The authors themselves identify two major caveats: First, like an insurance company's actuarial table, it's only accurate for groups. Your insurance company can predict how many 45-year-old, overweight male smokers are likely to die in the next year out of every thousand, but nobody can predict with certainty which of the men will die. It's the same with sex offenders. Given data on enough risk factors, the study can accurately predict how many inmates will be back behind bars in five years, but not which ones.

The second caveat is on treatment. About one-third of the inmates studied had completed treatment programs, but the study was inconclusive on whether it reduced recidivism.

According to the authors, "Until effective treatments for sex offenders are developed, risk assessment is unimpaired by excluding consideration of participation in or response to therapy." In other words, treatment does not significantly reduce the likelihood an offender will commit another crime.
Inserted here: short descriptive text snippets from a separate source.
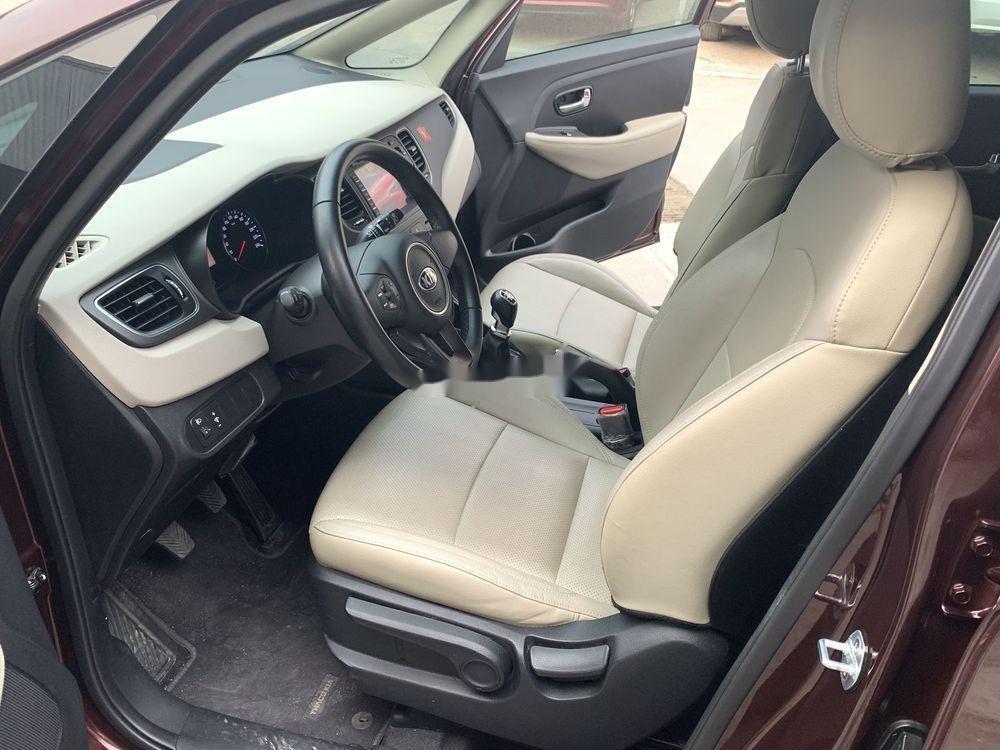 Cần bán lại xe Kia Rondo sản xuất năm 2018, màu nâu xe nguyên bản (4)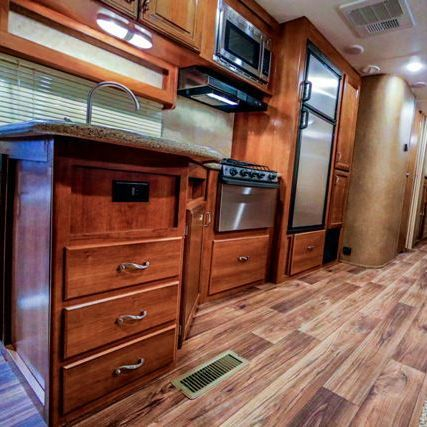 Ou Kelowna RV Rental comes with a fully equipped kitchen.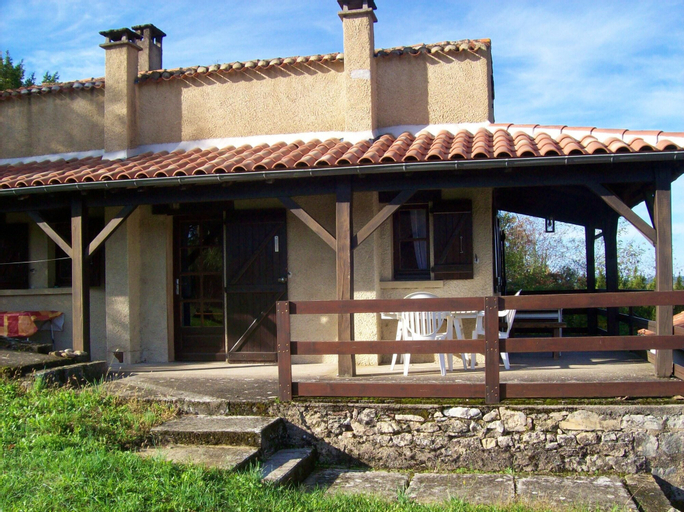 House With one Bedroom in Puy-l'évêque, With Wonderful City View and F, Lot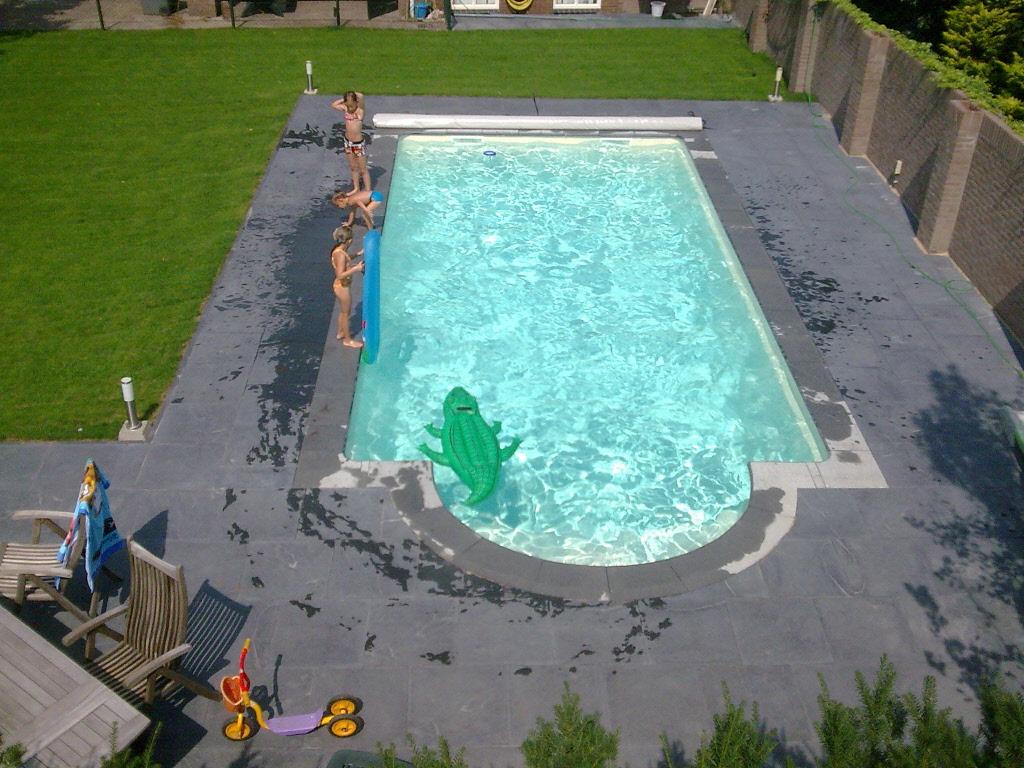 Delux rechthoek zwembad met romeinse inlooptrap 700 x350 x for Zwembad rechthoekig met pomp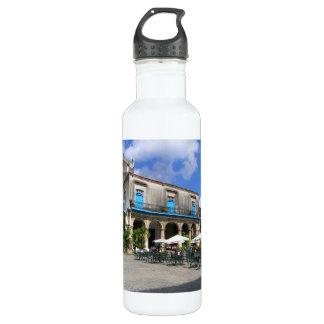 Botella de agua vieja de La Habana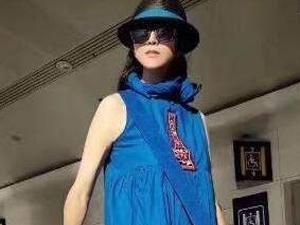 杨丽萍拉买菜箱子去机场 一袭蓝色裙装穿出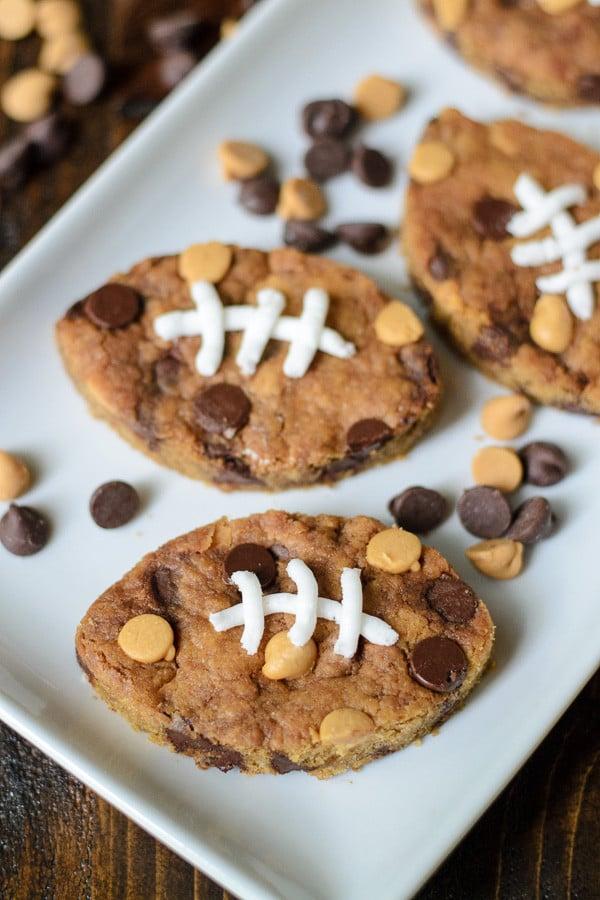 peanut butter football blondies
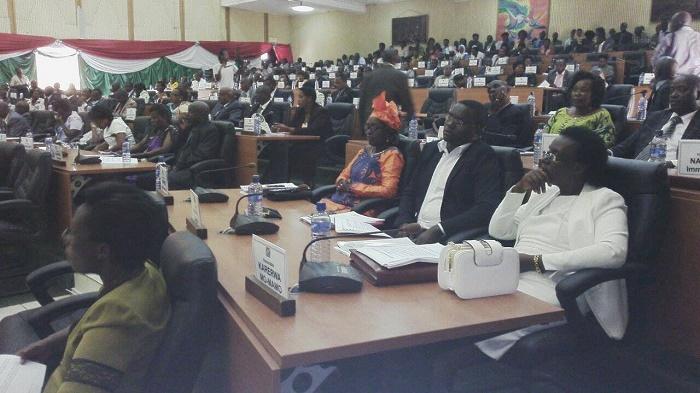 Vue partielle des députés présents  l'Assemblée Nationale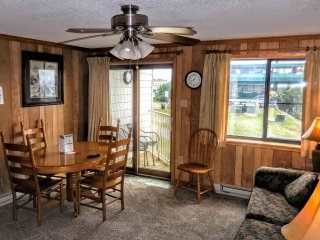 1BR/1BA Faces Slopes & Ballhooter Chair-Lift - Wi-Fi - Walk to Village!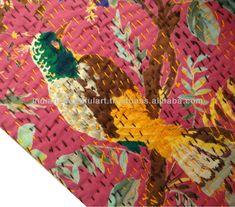 В Японии это называется боро, в Индии - кантха, и то и другое это стежковая вышивка по лоскутам. Но если индианки предпочитали цветные нитки для стежки, то японки брали в основном однотонные. Правда это был не вопрос эстетического выбора, а вопрос практичности - грубые ткани сшивались суровыми…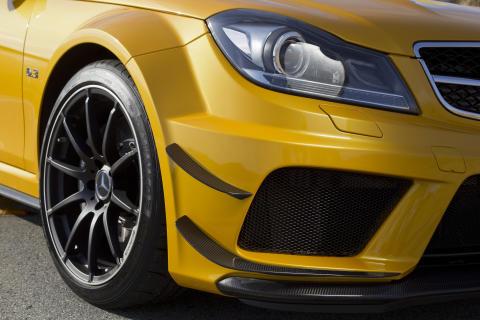Nyt Dunlop Sport Maxx Race på Mercedes-Benz C 63 AMG Coupé Black Series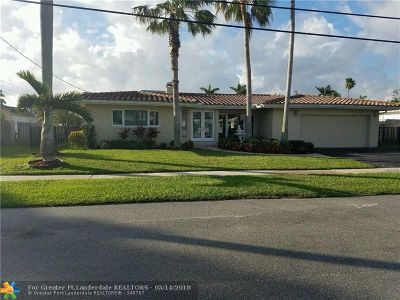 Boca Raton Single Family Home For Sale: 748 NE 70th St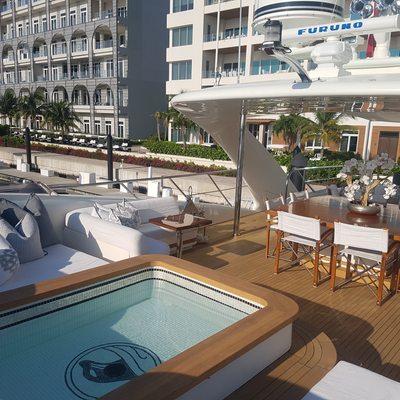 Sealyon Yacht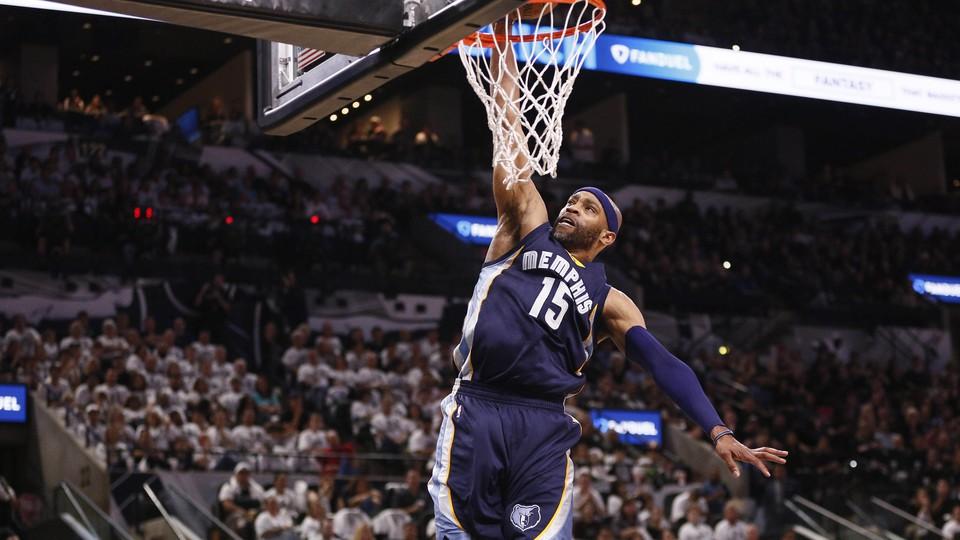 Memphis Grizzlies shooting guard Vince Carter dunks the ball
Yet the state, in both the sexual offender registry and in decisions from judges and parole officers, continues to consider treatment when the system decides whether a given inmate is a threat or not, what kind of reporting a parolee must perform, and so on.

In short, the state — like many states — is overreliant on the best guesses of the inexact science of psychiatry — exactly like the Catholic Church hierarchy from the 1960s — and is making individual decisions based on data that's only valid predicting the behavior of groups, not individuals.